WHAT IS ASKED ▸ Copy every one of the records below exactly, line for line, without altering anything.

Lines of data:
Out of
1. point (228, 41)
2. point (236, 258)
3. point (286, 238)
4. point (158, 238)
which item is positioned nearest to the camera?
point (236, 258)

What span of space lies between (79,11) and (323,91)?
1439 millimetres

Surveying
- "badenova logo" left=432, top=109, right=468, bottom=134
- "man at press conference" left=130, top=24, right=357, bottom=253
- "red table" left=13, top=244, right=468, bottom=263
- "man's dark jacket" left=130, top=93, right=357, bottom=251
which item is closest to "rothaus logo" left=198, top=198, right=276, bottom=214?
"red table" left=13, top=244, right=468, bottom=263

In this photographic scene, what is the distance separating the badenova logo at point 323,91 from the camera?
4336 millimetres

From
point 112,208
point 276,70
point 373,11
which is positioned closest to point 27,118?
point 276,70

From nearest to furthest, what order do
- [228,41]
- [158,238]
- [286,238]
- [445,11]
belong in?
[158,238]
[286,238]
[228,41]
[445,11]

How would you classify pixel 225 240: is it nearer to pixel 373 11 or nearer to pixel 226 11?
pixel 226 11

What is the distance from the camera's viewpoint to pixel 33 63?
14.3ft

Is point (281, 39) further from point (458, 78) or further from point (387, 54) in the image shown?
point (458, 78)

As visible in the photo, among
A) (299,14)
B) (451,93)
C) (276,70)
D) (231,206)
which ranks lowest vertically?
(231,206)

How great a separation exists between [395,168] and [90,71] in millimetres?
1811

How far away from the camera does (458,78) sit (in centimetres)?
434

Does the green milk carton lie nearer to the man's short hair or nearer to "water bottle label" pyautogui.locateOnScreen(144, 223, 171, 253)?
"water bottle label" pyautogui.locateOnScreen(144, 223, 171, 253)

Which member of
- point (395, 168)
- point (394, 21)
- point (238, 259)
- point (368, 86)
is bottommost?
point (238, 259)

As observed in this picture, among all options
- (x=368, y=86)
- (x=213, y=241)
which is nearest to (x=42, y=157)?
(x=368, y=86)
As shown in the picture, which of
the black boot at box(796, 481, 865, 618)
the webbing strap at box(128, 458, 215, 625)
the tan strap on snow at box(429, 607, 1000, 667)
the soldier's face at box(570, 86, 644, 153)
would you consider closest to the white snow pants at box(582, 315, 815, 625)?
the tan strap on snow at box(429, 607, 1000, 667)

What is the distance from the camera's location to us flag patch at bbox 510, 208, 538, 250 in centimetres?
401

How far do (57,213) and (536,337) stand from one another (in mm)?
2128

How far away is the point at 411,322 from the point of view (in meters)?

OUTPUT OF THE TASK ▸
Out of
1. point (228, 41)
2. point (236, 258)
3. point (286, 238)
4. point (158, 238)
which item is positioned nearest to the camera?
point (236, 258)

What span of space lies between (79,11) and (323,91)?
1439 millimetres

Surveying
- "badenova logo" left=432, top=109, right=468, bottom=134
- "man at press conference" left=130, top=24, right=357, bottom=253
- "red table" left=13, top=244, right=468, bottom=263
- "man's dark jacket" left=130, top=93, right=357, bottom=251
which item is closest to "rothaus logo" left=198, top=198, right=276, bottom=214?
"red table" left=13, top=244, right=468, bottom=263

In this photographic scene, what is the distance separating the badenova logo at point 323,91 from the camera?
4336 millimetres

From
point 112,208
point 276,70
point 373,11
which is positioned closest to point 27,118?
point 276,70

From nearest to furthest, what order do
- [228,41]
- [158,238]
- [286,238]
- [445,11]
belong in?
[158,238]
[286,238]
[228,41]
[445,11]

How would you classify pixel 225 240: is it nearer to pixel 373 11 or nearer to pixel 226 11?
pixel 226 11

What is the distance from the camera's viewpoint to pixel 33 63?
14.3ft

Is point (281, 39) further from point (458, 78) or further from point (387, 54) in the image shown?
point (458, 78)

As visible in the photo, among
A) (299,14)
B) (451,93)
C) (276,70)
D) (231,206)
which ranks lowest vertically?
(231,206)

How great a separation exists between [395,168] and [90,71] in millimetres?
1811

How far away from the camera does (458,78) sit (in centimetres)?
434

Does the green milk carton lie nearer to the man's short hair or nearer to "water bottle label" pyautogui.locateOnScreen(144, 223, 171, 253)?
"water bottle label" pyautogui.locateOnScreen(144, 223, 171, 253)

Which member of
- point (395, 168)
- point (394, 21)
- point (238, 259)
- point (368, 86)
is bottommost?
point (238, 259)

As observed in this picture, among all options
- (x=368, y=86)
- (x=213, y=241)
which is nearest to (x=42, y=157)?
(x=368, y=86)
As shown in the picture, which of
the black boot at box(796, 481, 865, 618)
the webbing strap at box(128, 458, 215, 625)
the tan strap on snow at box(429, 607, 1000, 667)
the soldier's face at box(570, 86, 644, 153)
would you consider closest to the white snow pants at box(582, 315, 815, 625)?
the tan strap on snow at box(429, 607, 1000, 667)

What is the distance from the camera's location to us flag patch at bbox 510, 208, 538, 250 in centimetres?
401

How far do (57,213) and (536,337) stand from one another (in mm)?
2128

How far away is the point at 411,322 from the point of view (in meters)?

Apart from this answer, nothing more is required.